__Your goal__: Output each entry verbatim. Leave the images out.

Segment Start: Data for this task

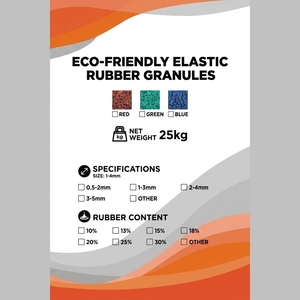 Gránulos de EPDM Irregulares con 10, <span class=keywords><strong>15</strong></span> y 20 Por Ciento de Contenido de Caucho Certificados para Base y Capas Superficiales de Pistas de Atletismo - Product Image 2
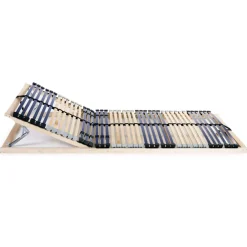 vidaXL Lattenbodems 2 st met 42 latten 7 zones 70x200 cm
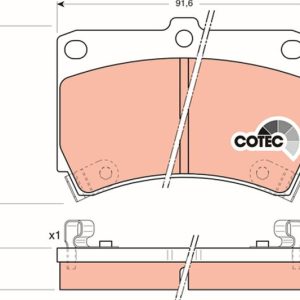 ÖN BALATA MAZDA 323 1.3 89-94 323 1.6 1.7 1.8 89-94 323 1.5 96 121 1.3 90-96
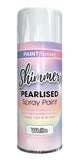 4X Paint Factory Pearlised Whitespray Paint 400ml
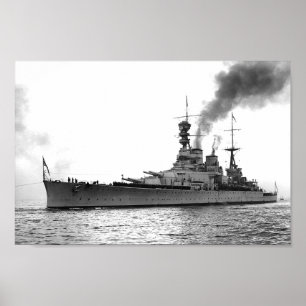 Poster HMS Renown - Batedeira Náutica Vintage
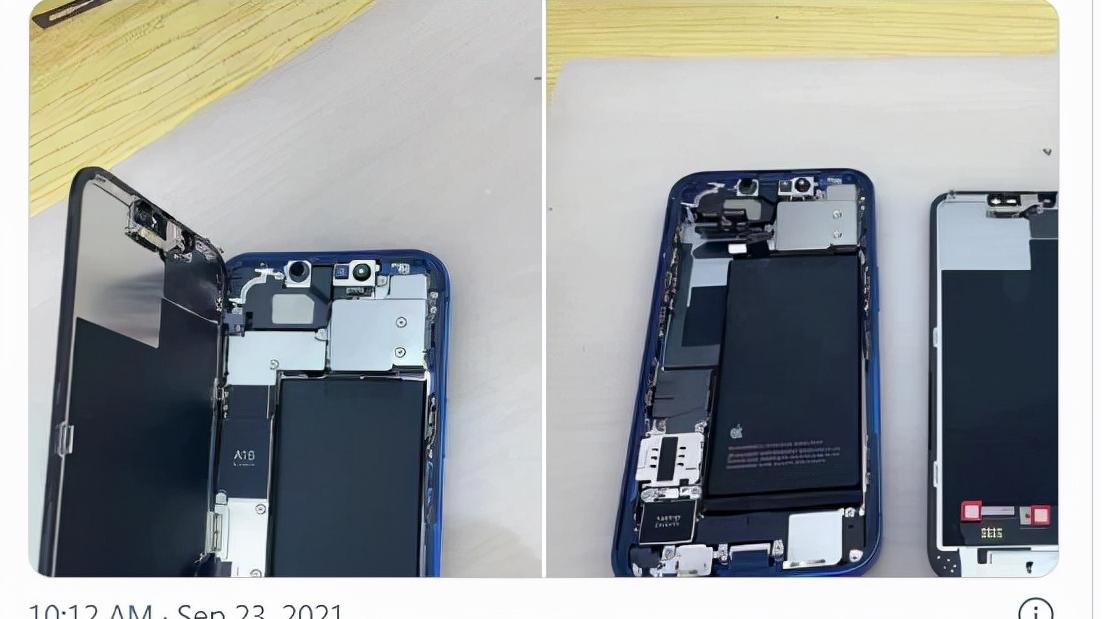 苹果|iphone13拆解图曝光：电池续航变大是有道理的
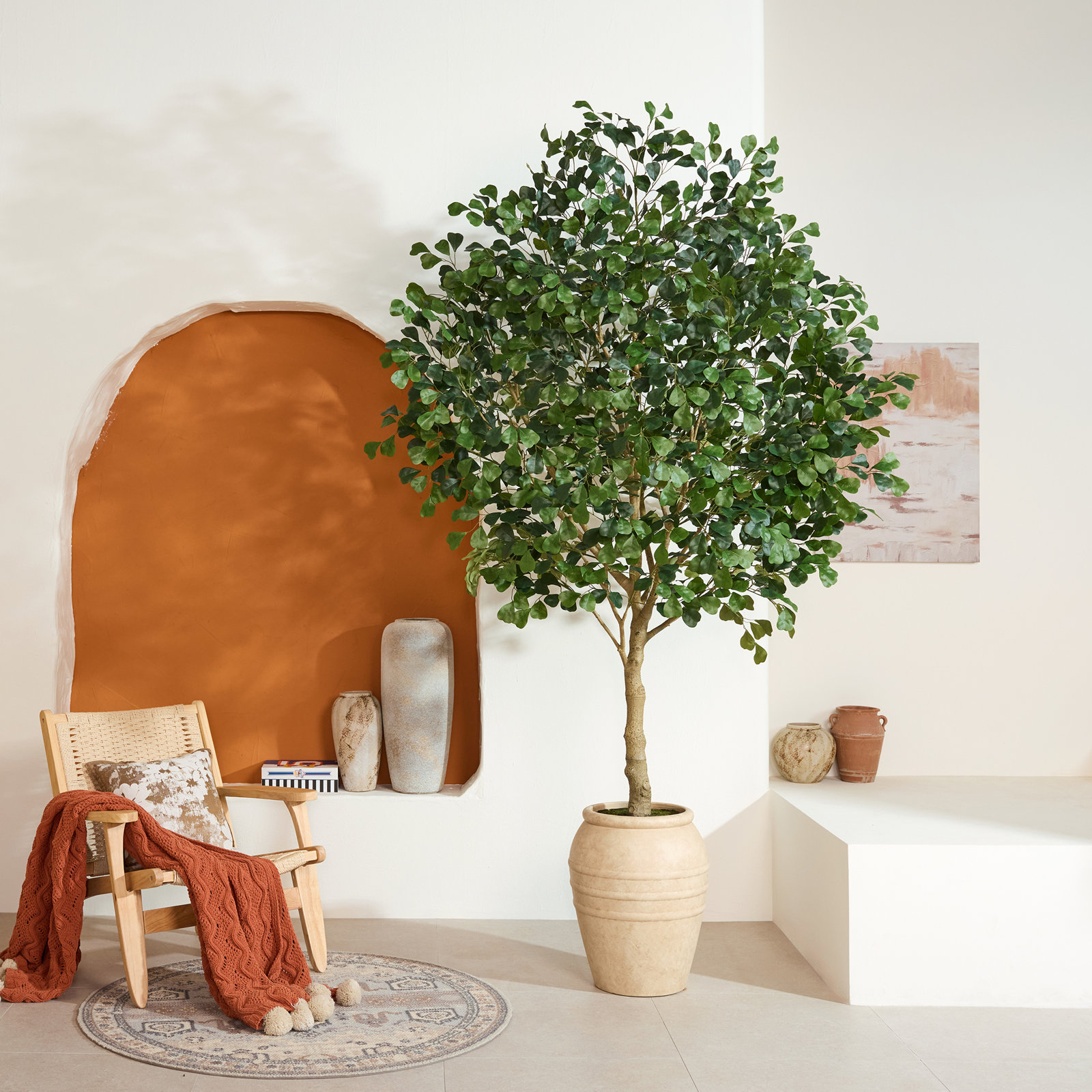 Nydia Ficus Tree in Pot, 108" H x 68" W x 64" D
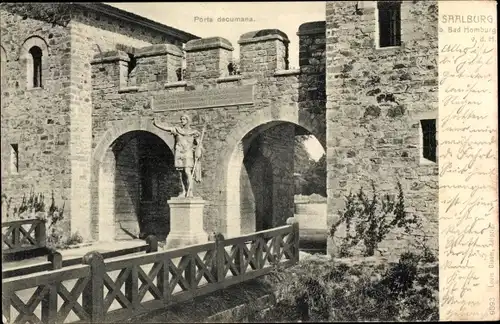 Ak Bad Homburg vor der Höhe Hessen, Römerkastell Kastell Saalburg, Porta decumana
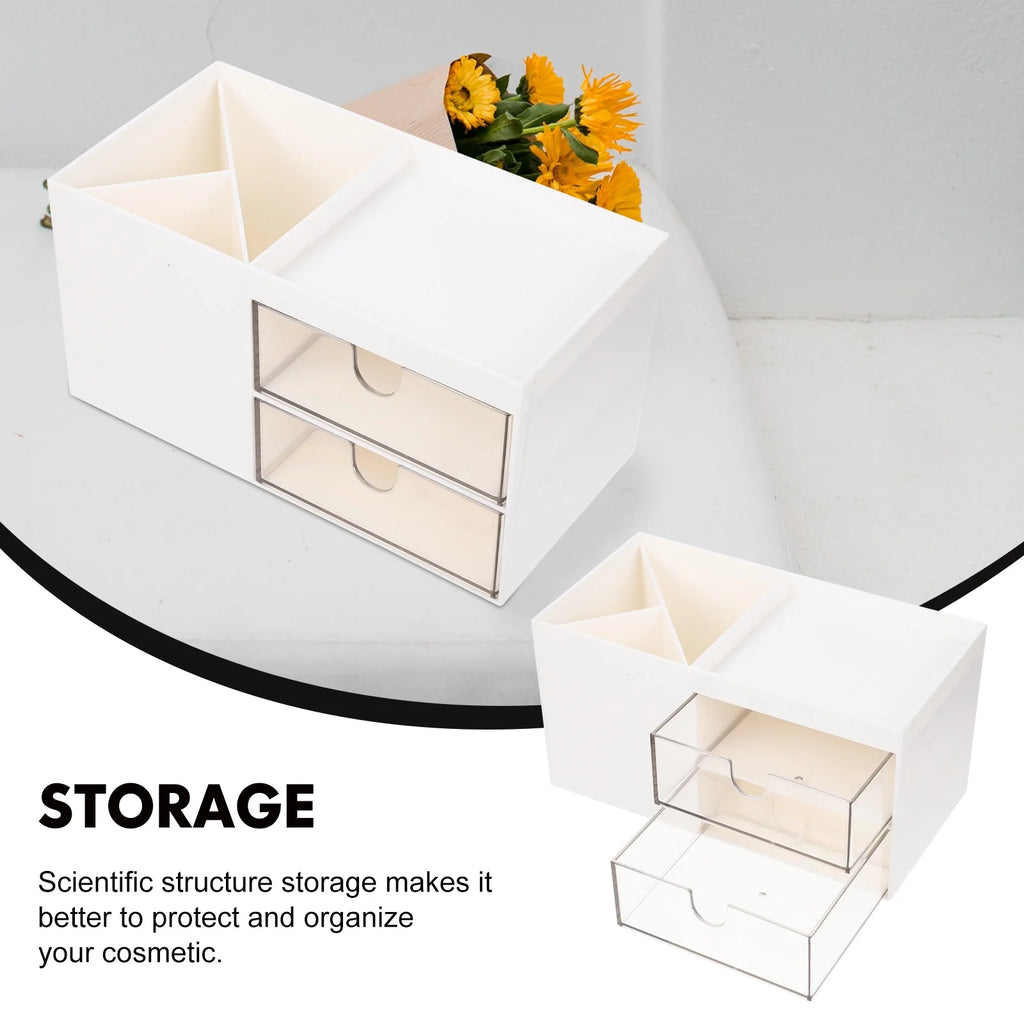 Adjustable Cosmetic Display Highlighter Bathroom Storage Box Office Container – Adjustable Everyday Design with a Practical Everyday Design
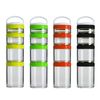 Kisbeibi Stackable Snack Pots, Storage Jars, 4-Layer 4-Capacity Twist Lock Containers, Portable, Food Containers with Lid, 1 Set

Segment End: Data for this task

__Response area__:
 Gránulos de EPDM Irregulares con 10, <span class=keywords><strong>15</strong></span> y 20 Por Ciento de Contenido de Caucho Certificados para Base y Capas Superficiales de Pistas de Atletismo - Product Image 2
 vidaXL Lattenbodems 2 st met 42 latten 7 zones 70x200 cm
 ÖN BALATA MAZDA 323 1.3 89-94 323 1.6 1.7 1.8 89-94 323 1.5 96 121 1.3 90-96
 4X Paint Factory Pearlised Whitespray Paint 400ml
 Poster HMS Renown - Batedeira Náutica Vintage
 苹果|iphone13拆解图曝光：电池续航变大是有道理的
 Nydia Ficus Tree in Pot, 108" H x 68" W x 64" D
 Ak Bad Homburg vor der Höhe Hessen, Römerkastell Kastell Saalburg, Porta decumana
 Adjustable Cosmetic Display Highlighter Bathroom Storage Box Office Container – Adjustable Everyday Design with a Practical Everyday Design
 Kisbeibi Stackable Snack Pots, Storage Jars, 4-Layer 4-Capacity Twist Lock Containers, Portable, Food Containers with Lid, 1 Set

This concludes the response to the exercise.